Le parquet de Nanterre a ouvert quatre enquêtes préliminaires à la suite de l'apparition dans la presse mi-juin d'enregistrements clandestins de Liliane Bettencourt qui font apparaître des soupçons de fraude fiscale et de trafic d'influence.
Florence Woerth déjà entendue
La police a mené depuis une série d'auditions et a entendu la semaine dernière Florence Woerth, embauchée en novembre 2007 pour 200.000 euros par an par Clymène, société qui gère la fortune de Liliane Bettencourt. Eric Woerth avait été nommé ministre du Budget six mois auparavant.
Selon son avocat, Florence Woerth a nié tout arrangement et tout appui de son mari devant les policiers. Elle a expliqué avoir rencontré Patrice de Maistre, patron de Clymène, dans le cadre de son emploi antérieur. Elle a affirmé que c'est ce dernier qui lui a proposé une embauche à l'été 2007.
Les relations Woerth-Maistre
Patrice de Maistre a déclaré devant la police qu'Eric Woerth lui avait demandé de voir sa femme pour "la conseiller sur sa carrière". Sur les enregistrements clandestins, Patrice de Maistre explique avoir embauché Florence Woerth pour "faire plaisir" à son mari et à la demande de ce dernier.
La police s'est fait remettre le dossier d'attribution de la Légion d'honneur en juillet 2007 à Patrice de Maistre. La décoration lui a été remise par Eric Woerth en janvier 2008.
La police sait aussi que Patrice de Maistre remettait au moins depuis 2006 à Eric Woerth, trésorier de l'UMP, des chèques de Liliane Bettencourt pour le parti majoritaire.
Si les écoutes révèlent bien des dons de la milliardaire au parti du président Nicolas Sarkozy, rien n'indique que les montants légaux aient été dépassés.

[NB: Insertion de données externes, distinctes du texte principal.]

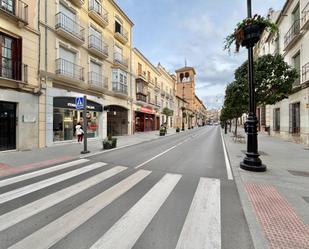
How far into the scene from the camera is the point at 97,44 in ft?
57.3

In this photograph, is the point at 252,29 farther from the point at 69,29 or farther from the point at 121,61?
the point at 121,61

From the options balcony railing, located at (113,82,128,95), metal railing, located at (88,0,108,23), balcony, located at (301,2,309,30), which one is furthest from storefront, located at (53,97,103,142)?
balcony, located at (301,2,309,30)

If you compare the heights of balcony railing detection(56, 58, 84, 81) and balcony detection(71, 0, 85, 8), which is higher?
balcony detection(71, 0, 85, 8)

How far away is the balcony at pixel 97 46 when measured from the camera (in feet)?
54.0

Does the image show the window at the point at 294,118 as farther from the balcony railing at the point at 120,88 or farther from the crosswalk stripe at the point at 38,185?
the crosswalk stripe at the point at 38,185

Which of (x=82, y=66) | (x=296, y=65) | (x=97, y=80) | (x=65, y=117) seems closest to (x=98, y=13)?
(x=82, y=66)

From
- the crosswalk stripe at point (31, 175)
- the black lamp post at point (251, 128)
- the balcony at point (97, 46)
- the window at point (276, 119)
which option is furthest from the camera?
the window at point (276, 119)

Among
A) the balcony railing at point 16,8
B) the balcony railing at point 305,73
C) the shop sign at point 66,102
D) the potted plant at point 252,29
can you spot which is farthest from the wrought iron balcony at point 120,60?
the balcony railing at point 305,73

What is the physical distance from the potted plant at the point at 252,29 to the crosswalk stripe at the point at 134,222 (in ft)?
18.7

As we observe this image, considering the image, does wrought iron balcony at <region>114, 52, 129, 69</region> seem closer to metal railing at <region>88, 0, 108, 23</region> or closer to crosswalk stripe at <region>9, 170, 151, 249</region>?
metal railing at <region>88, 0, 108, 23</region>

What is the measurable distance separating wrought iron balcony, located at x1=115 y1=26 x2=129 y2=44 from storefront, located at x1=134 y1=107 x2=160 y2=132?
8843 mm

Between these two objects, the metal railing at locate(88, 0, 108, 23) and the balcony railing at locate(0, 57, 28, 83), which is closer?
the balcony railing at locate(0, 57, 28, 83)

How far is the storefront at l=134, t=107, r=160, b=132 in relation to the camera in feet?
92.6

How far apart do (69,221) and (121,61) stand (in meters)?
19.9
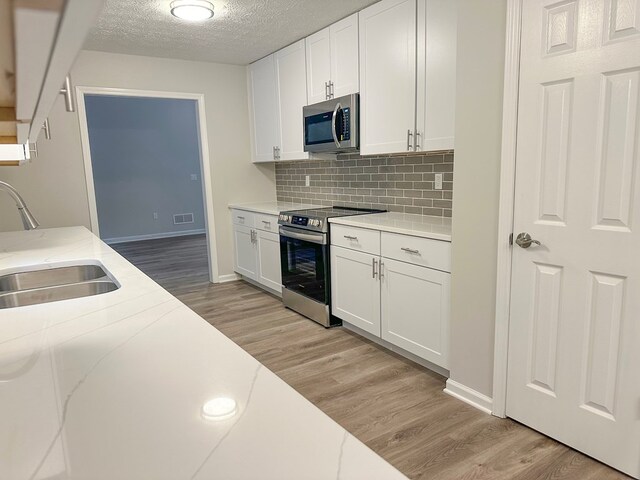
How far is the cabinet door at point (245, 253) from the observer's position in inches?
181

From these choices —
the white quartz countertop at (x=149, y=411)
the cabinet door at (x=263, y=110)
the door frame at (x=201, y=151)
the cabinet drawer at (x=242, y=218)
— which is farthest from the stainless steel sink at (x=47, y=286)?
the cabinet door at (x=263, y=110)

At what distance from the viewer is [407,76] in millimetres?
2857

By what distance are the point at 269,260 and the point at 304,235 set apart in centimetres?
82

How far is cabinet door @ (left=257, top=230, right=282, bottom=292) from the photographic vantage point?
414 centimetres

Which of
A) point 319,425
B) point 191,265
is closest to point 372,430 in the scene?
point 319,425

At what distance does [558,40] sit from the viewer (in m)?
1.81

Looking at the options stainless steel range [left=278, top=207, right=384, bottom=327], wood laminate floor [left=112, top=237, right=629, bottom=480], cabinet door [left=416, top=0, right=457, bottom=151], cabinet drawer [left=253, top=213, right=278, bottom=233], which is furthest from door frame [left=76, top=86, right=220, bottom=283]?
cabinet door [left=416, top=0, right=457, bottom=151]

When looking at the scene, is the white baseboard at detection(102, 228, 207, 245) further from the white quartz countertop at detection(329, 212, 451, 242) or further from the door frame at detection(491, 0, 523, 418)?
the door frame at detection(491, 0, 523, 418)

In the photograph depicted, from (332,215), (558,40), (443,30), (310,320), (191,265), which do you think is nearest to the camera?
(558,40)

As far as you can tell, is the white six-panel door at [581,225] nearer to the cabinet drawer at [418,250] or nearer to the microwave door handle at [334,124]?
the cabinet drawer at [418,250]

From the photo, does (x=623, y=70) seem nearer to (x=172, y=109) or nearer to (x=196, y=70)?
(x=196, y=70)

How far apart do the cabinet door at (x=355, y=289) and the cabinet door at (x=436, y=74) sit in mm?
889

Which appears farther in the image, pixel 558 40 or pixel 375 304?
pixel 375 304

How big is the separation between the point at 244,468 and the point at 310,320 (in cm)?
316
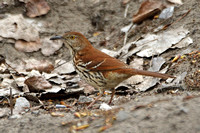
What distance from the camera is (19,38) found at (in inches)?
255

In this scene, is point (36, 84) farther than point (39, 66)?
No

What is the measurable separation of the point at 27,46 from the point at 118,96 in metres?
2.58

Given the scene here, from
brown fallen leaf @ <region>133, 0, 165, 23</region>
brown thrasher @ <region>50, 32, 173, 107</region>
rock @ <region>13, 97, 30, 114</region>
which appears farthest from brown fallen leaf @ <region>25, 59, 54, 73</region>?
brown fallen leaf @ <region>133, 0, 165, 23</region>

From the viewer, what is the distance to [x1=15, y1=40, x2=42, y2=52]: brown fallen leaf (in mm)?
6469

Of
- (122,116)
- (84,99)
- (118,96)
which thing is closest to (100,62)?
(84,99)

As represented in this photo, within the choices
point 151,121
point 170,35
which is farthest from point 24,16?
point 151,121

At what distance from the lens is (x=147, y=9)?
21.5 ft

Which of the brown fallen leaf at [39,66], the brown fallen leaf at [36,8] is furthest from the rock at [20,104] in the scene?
the brown fallen leaf at [36,8]

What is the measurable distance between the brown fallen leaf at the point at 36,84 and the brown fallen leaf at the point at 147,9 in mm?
2571

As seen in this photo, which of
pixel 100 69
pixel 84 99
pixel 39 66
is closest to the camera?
pixel 100 69

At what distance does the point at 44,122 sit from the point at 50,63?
2.98 m

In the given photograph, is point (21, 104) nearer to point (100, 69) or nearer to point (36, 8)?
point (100, 69)

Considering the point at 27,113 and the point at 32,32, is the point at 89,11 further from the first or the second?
the point at 27,113

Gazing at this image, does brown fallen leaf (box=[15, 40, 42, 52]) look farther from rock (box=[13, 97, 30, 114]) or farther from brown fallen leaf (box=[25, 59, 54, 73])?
rock (box=[13, 97, 30, 114])
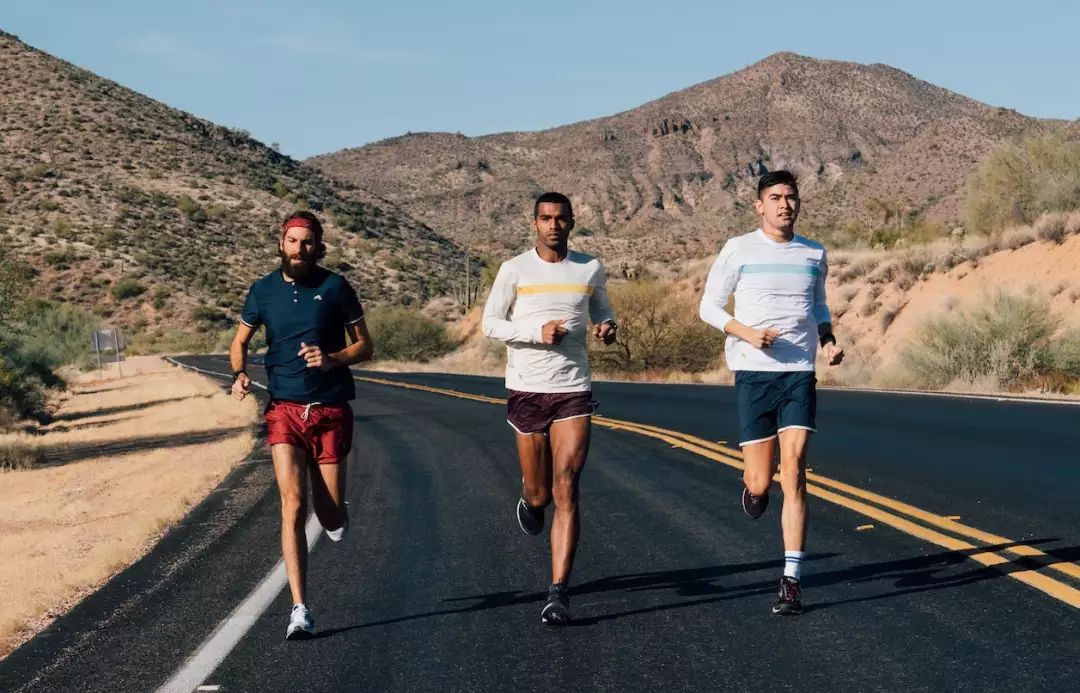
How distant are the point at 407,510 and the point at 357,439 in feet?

Les accusations de financement illégal reposent sur les déclarations réitérées de l'ex-comptable de Liliane Bettencourt, Claire Thibout, pour lesquelles une autre enquête est ouverte. Elle affirme que Patrice de Maistre lui avait demandé de retirer 150.000 euros en pleine campagne présidentielle qu'il aurait ensuite remis à Eric Woerth. Elle évoquait la date du 26 mars avant d'affirmer, ses agendas à l'appui, que les faits remontaient au 19 janvier 2007.
Des accusations "tout simplement ridicules", avait balayé Patrice de Maistre dans un entretien au Journal du dimanche.
Les écoutes clandestines réalisées chez Liliane Bettencourt, révélées mi-juin suggèrent un possible conflit d'intérêts de la part d'Eric Woerth, à la fois ministre du Budget (mai 2007-mars 2010) et trésorier de l'UMP (poste dont il a démissionné).
Réactions
Le porte-parole adjoint de l'UMP, Dominique Paillé, a estimé que l'affaire laisserait "une trace". Eric Woerth "fait l'objet d'une chasse à l'homme absolument éhontée et à mes yeux tout à fait scandaleuse", a-t-il poursuivi. "J'espère que cette audition permettra à la justice de suivre son cours et à la curée médiatique dont il vient d'être l'objet de s'estomper définitivement", a-t-il encore déclaré.
Le député Nicolas Dupont-Aignan (ex-UMP) a dénoncé sur son blog le fait qu'Eric Woerth ait été entendu à son ministère et non dans les locaux de la brigade financière:"Si vous êtes milliardaire ou ministre, la police se déplace chez vous ou sur votre lieu de travail. Si vous êtes un simple citoyen, vous devez vous déplacer. Pourquoi ?" "Cette détestable impression de 'deux poids, deux mesures' n'est pas saine pour la démocratie", a-t-il ajouté.
Pour la secrétaire nationale du PS à la Justice, Marie-Pierre de la Gontrie, "on est dans un spectacle inimaginable et exceptionnel". "Personne ne sait ce qu'a dit Eric Woerth. Je n'ai rien entendu qui permette de répondre à la question du conflit d'intérêt", a-t-elle ajouté.
"On assiste à une vaste opération de mise en scène pour ce qui concerne M. Woerth et surtout, avec M. Courroye (procureur de Nanterre NDLR), à une opération qui consiste à gagner du temps pour que la vérité ne soit pas faite", a réagi le député vert Noël Mamère. Il évoque une "affaire d'Etat" concernant "le financement de la campagne présidentielle de M. Sarkozy. On est aussi dans une affaire Sarkozy".